Ethan was filled with so much love, and it was important that he let those around him know how much he loved them. A sign of such security. Seven months before the tragedy, a dad of one of Ethan’s friends passed away unexpectedly of a heart attack. The impact it had on Ethan was clear. He would not go to sleep or leave the house without first saying and hearing, “I love you” from us, his mom and dad. It didn’t matter the time. It didn’t matter the day. It gave him comfort to hear that his parents loved him. It also gave him comfort to reassure his parents that he loved them. The love that Ethan shared was incomparable.
Something exceptional about Ethan was his tremendous inner confidence. He didn’t brag or boast in any way. But his inner confidence gave him a unique ability to bring happiness to others, to selflessly love others, to encourage them to be their best selves.
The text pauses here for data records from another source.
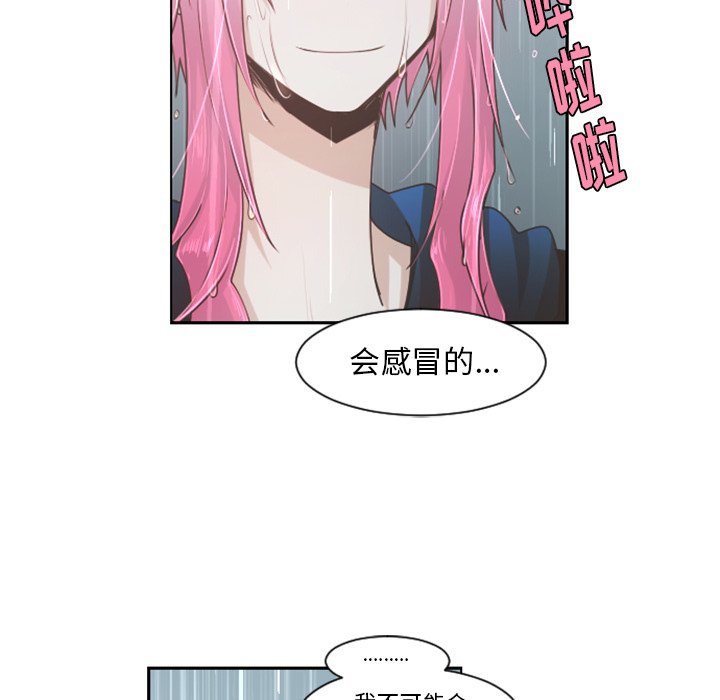 第81話 - 第54张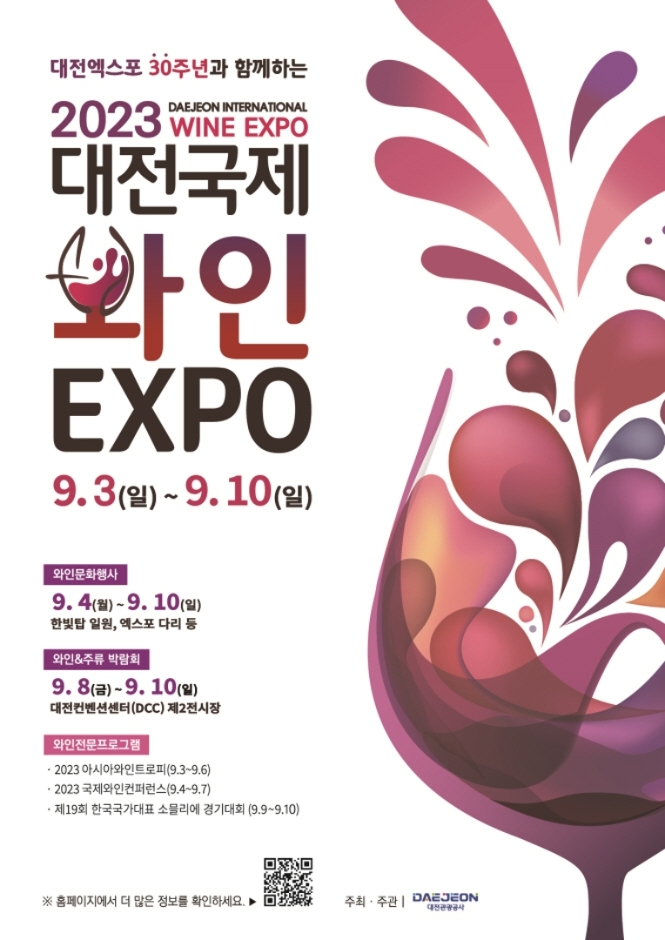 Daejeon Internationale Wein-Expo (대전 국제 와인 EXPO)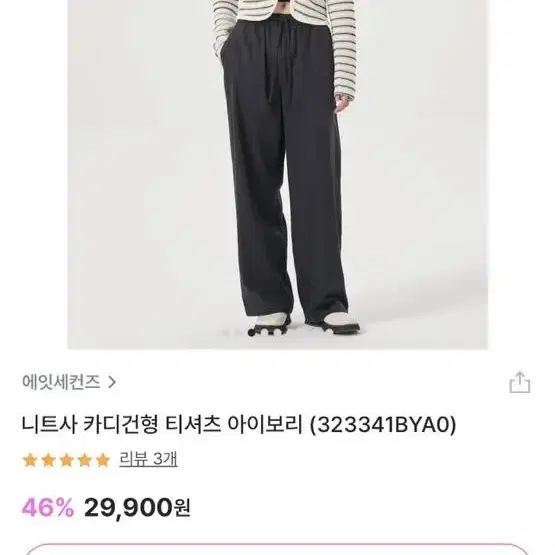 에잇세컨즈 니트사 카디건형 티셔츠 아이보리 323341BYA0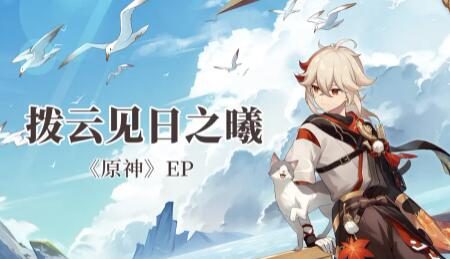原神2.8:“枫原万叶” EP - 拨云见日之曦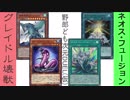 野郎ども次元DUEL(仮) Part-186【ホワイト企業】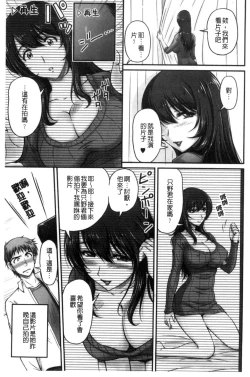 Page 172 of Danchizuma no Yuuwaku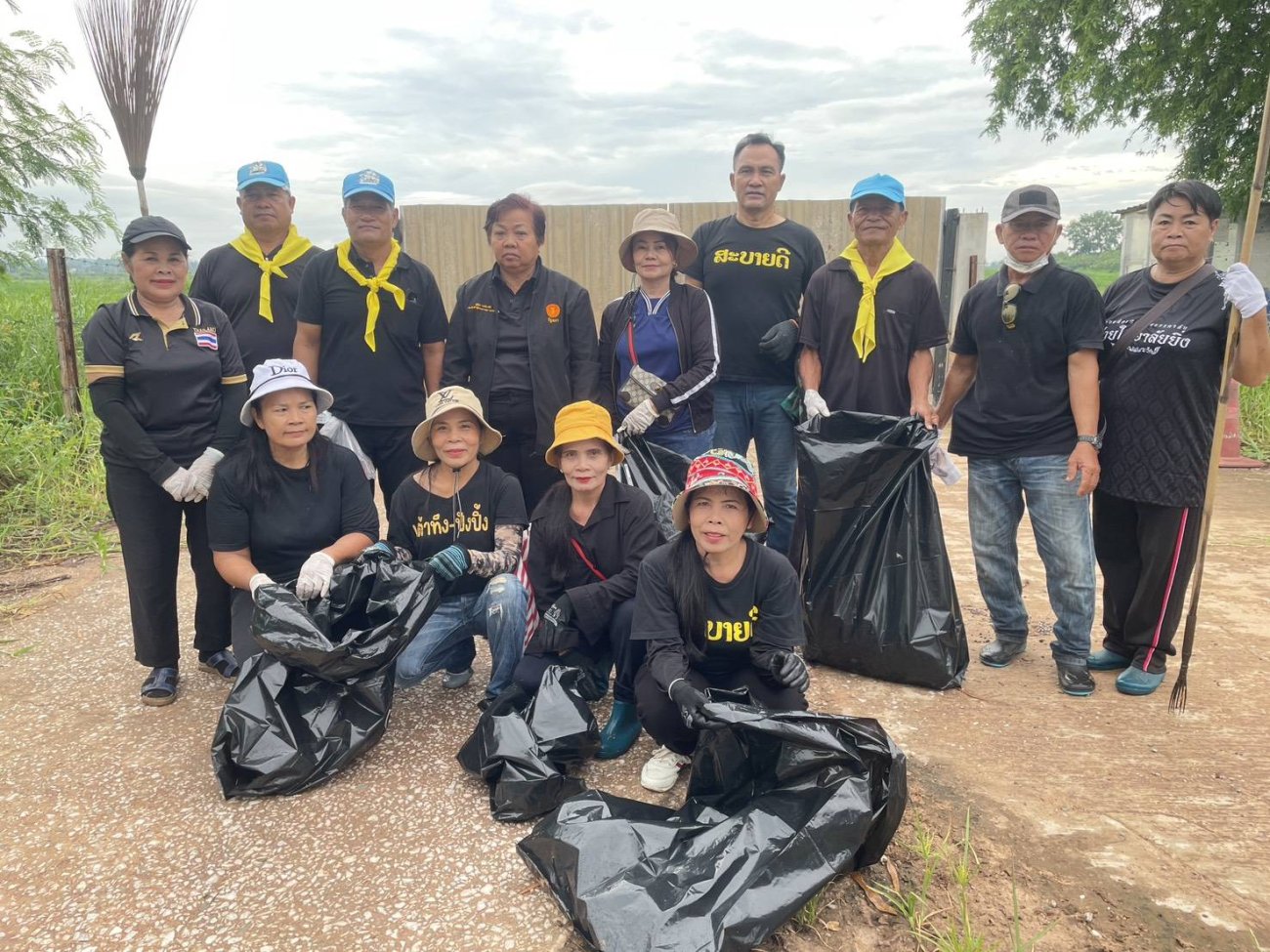 โครงการจิตอาสาพระราชทาน “เราทำความดีเพื่อ ชาติ ศาสน์ กษัตริย์”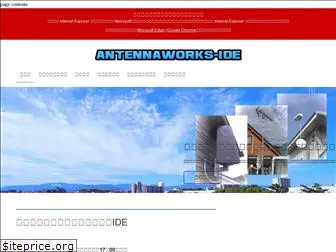 antennaworkside.net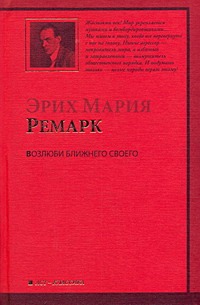 Возлюби ближнего своего Возлюби ближнего своего Ремарк Э.М.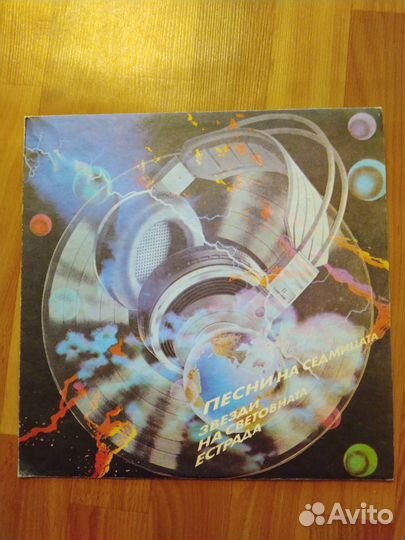 Пластинки в ассортименте 7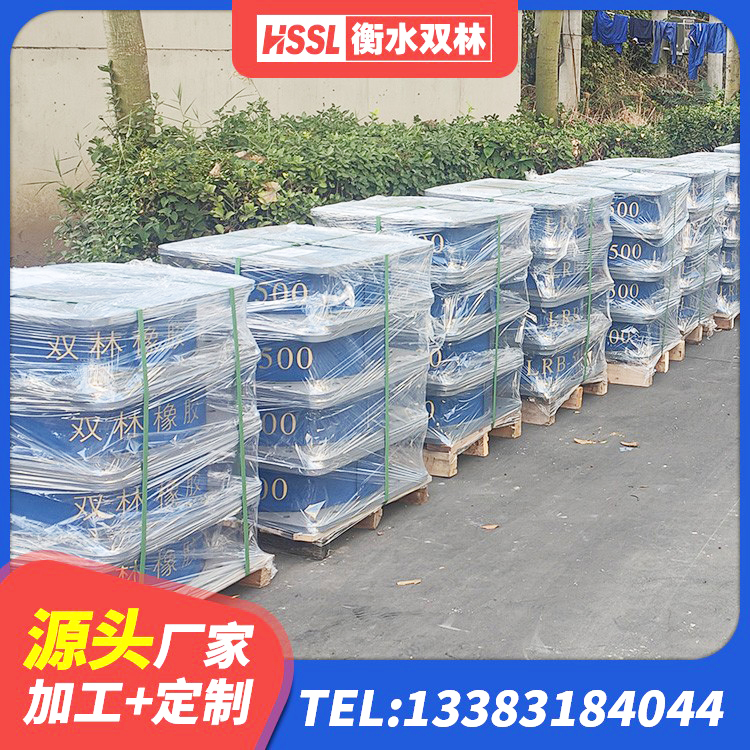 潍城区LRB900-Ⅱ有铅芯橡胶隔震支座源头工厂 潍城区楼体隔震支座厂家 潍城区固定型抗震支座价格表 潍城区建筑隔震橡胶支座什么价格 - 第4张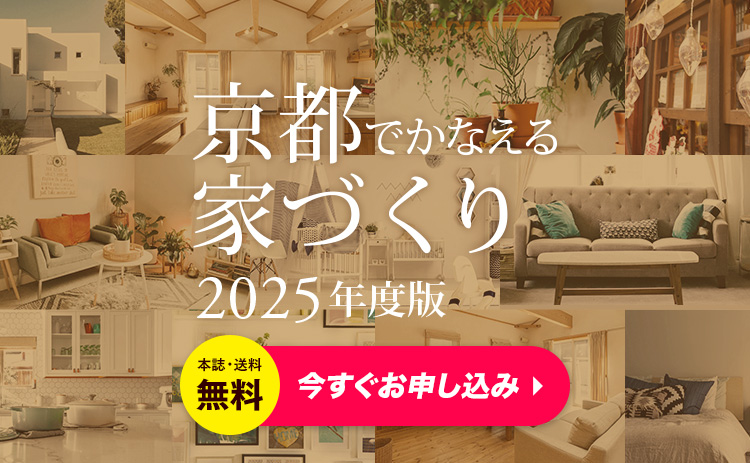 本の申し込み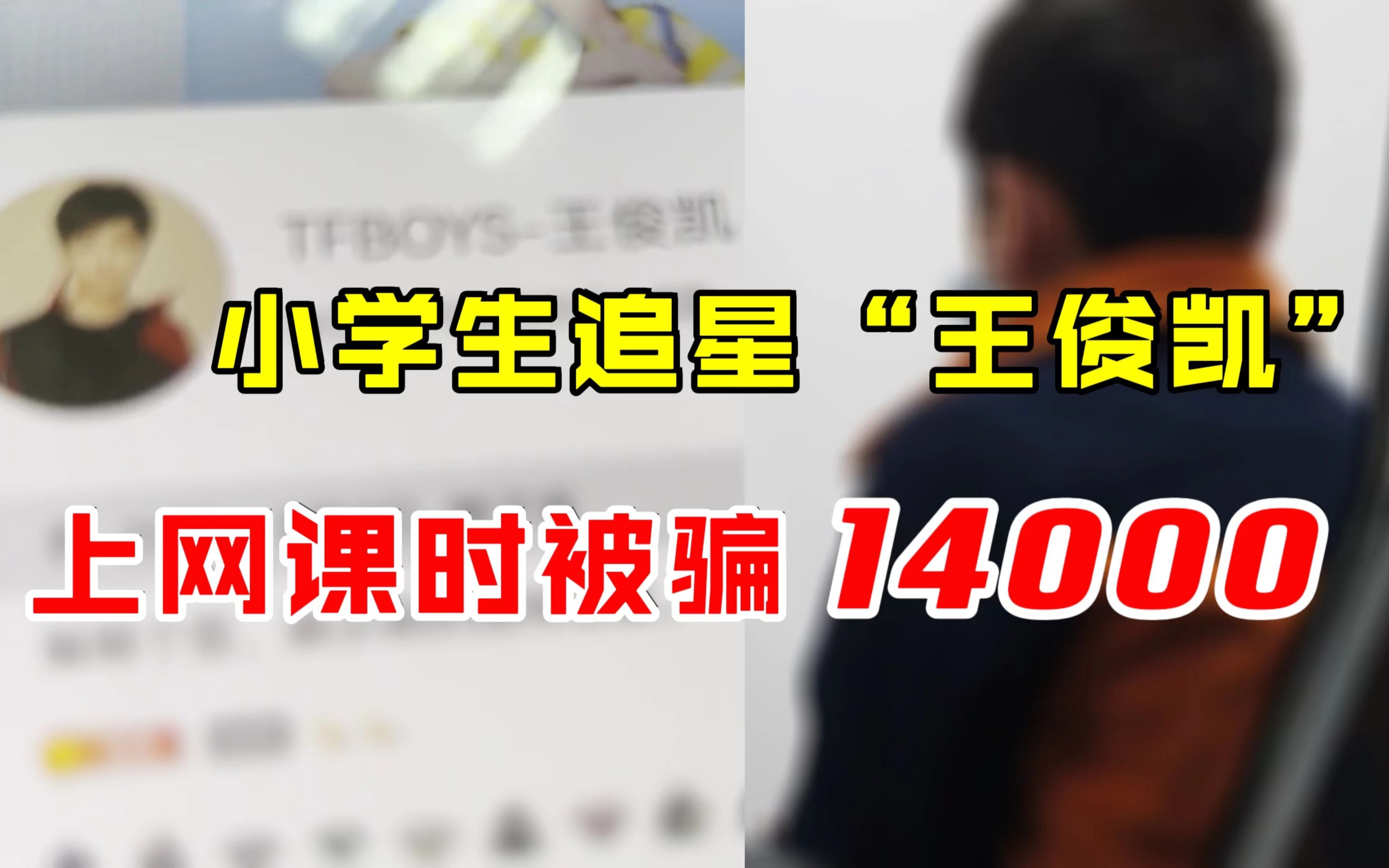 四年级小学生追星“王俊凯” 上网课时被骗14000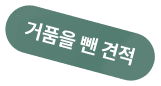 txt_point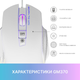 Миша GamePro GM370 White ( Білий ) - изображение 6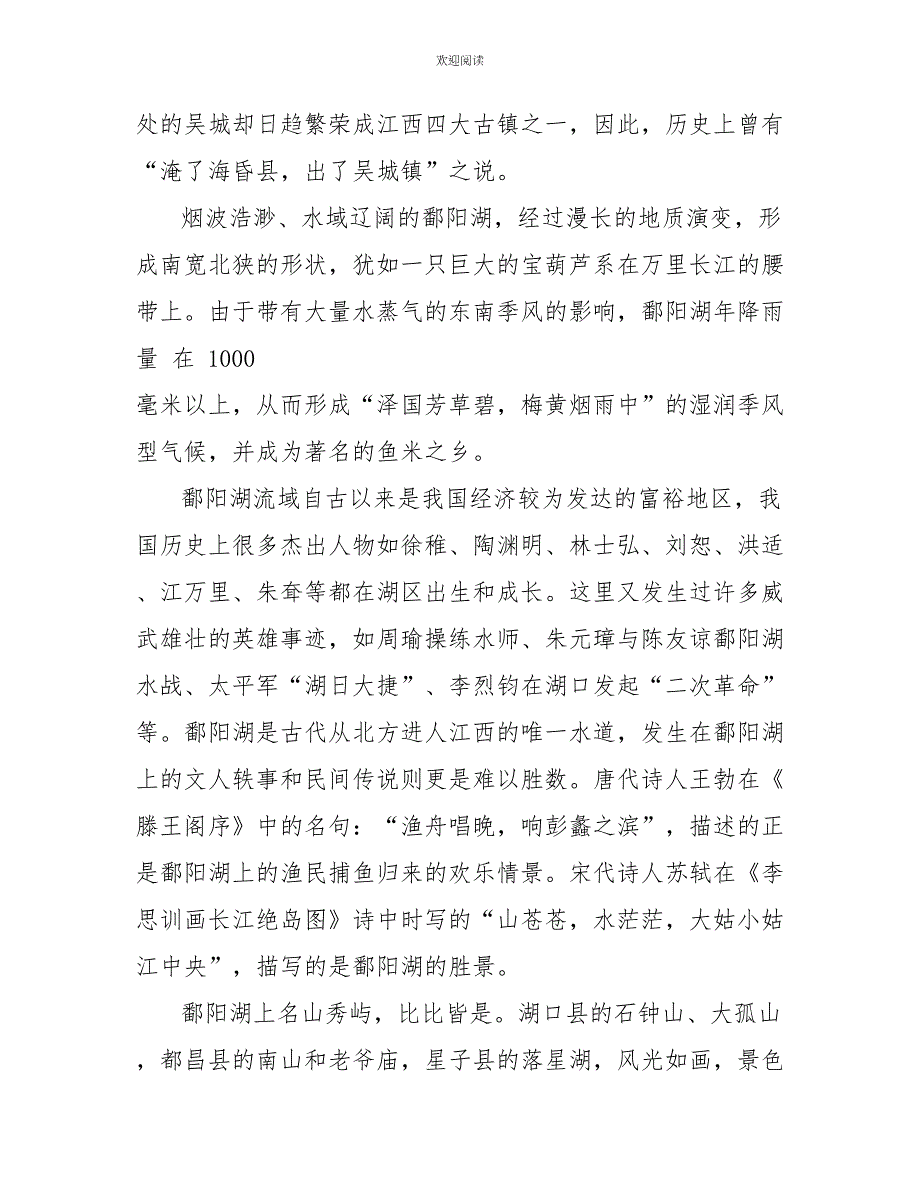 2022年5篇江西鄱阳湖的导游词_第3页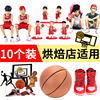 篮球少年烘焙蛋糕装饰摆件，网红篮球小子，球鞋篮筐运动男孩生日插件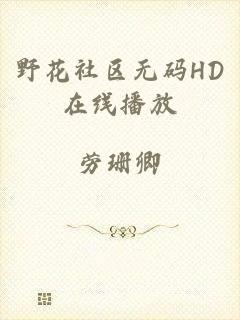野花社区无码HD在线播放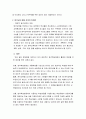 원격 교육 매체 15페이지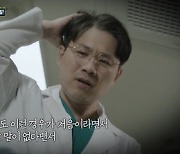 “왼발 수술 해달랬더니 오른발에” 역대급 의료사고 공분(실화탐사대)[오늘TV]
He would raise people up, compliment them, call them by their first names and know things about them and their families.
He made people feel like their lives mattered, like they mattered, whether through his playful gestures of giving them nicknames, remembering them from Elementary School and saying “Hi” in the Middle School hallways or on the streets, or being the first to start a congratulatory cheer for someone. He found reasons to help, he found reasons to celebrate, he found reasons to encourage…all with an ease and grace, and without the need for credit, that made him so remarkable.
As we said in a toast Gary made on his 13th birthday, Ethan was an extraordinary man who would do extraordinary things. Painfully, heart wrenchingly painfully, we, as his parents, are now tasked to do them for him.
One of the treasures we hold close to our hearts is a series of six videos that Ethan texted us three weeks before the tragedy – his way of explaining to us why he couldn’t attend his private lesson with his tennis coach on April 18, 2023. That night, he came home late from Varsity Tennis practice and had a mountain of schoolwork in front of him. While we were disappointed to cancel with his coach at the last minute, we acquiesced. Yet, in true Ethan fashion, he wanted to share and explain (something he loved to do!). Ethan’s videos stretched on for over an hour, complete with the kind of deep, meaningful song choices that will always echo in our hearts. We had never even heard some of the songs he listened to, while he did his homework, like Say Yes to Heaven. To this day, we have such chills and wonder thinking about the all of the songs he had playing in the background, while creating this series of videos for us. Songs like: Look After You, How to Save a Life, We Don’t Talk Anymore and Can’t Remember to Forget You. Unknowing how our collective world would be shattered only three weeks later, the night of the tragedy (May 3, 2023), we still wonder how these could be some of the song choices that Ethan innocently listened to as he did his schoolwork? What made these videos even more profound for us is that we didn’t even know these videos existed until after the tragedy – the series of six text messages never came through initially, perhaps because of how long they were…? It wasn’t until May 20th, our son Landon’s birthday, when Gary was showing our sister-in-law how, even after coming into our bedroom each night for a hug and a kiss goodnight, Ethan would still text us again before he eventually went to bed to say “I love you” once more. While scrolling up through our text messages to show her Ethan’s nightly “I love you” texts, the videos appeared, making them a gift we never expected, but one we cherish every day.
Ethan’s light lives on in every memory, every smile, every act of love. Through these photos, we see Ethan’s story, cut heartbreakingly too short, unfold – an exceptional boy who lived with kindness, passion, and love. Each moment is a reminder of the light he brought into our lives and the legacy he continues to leave behind.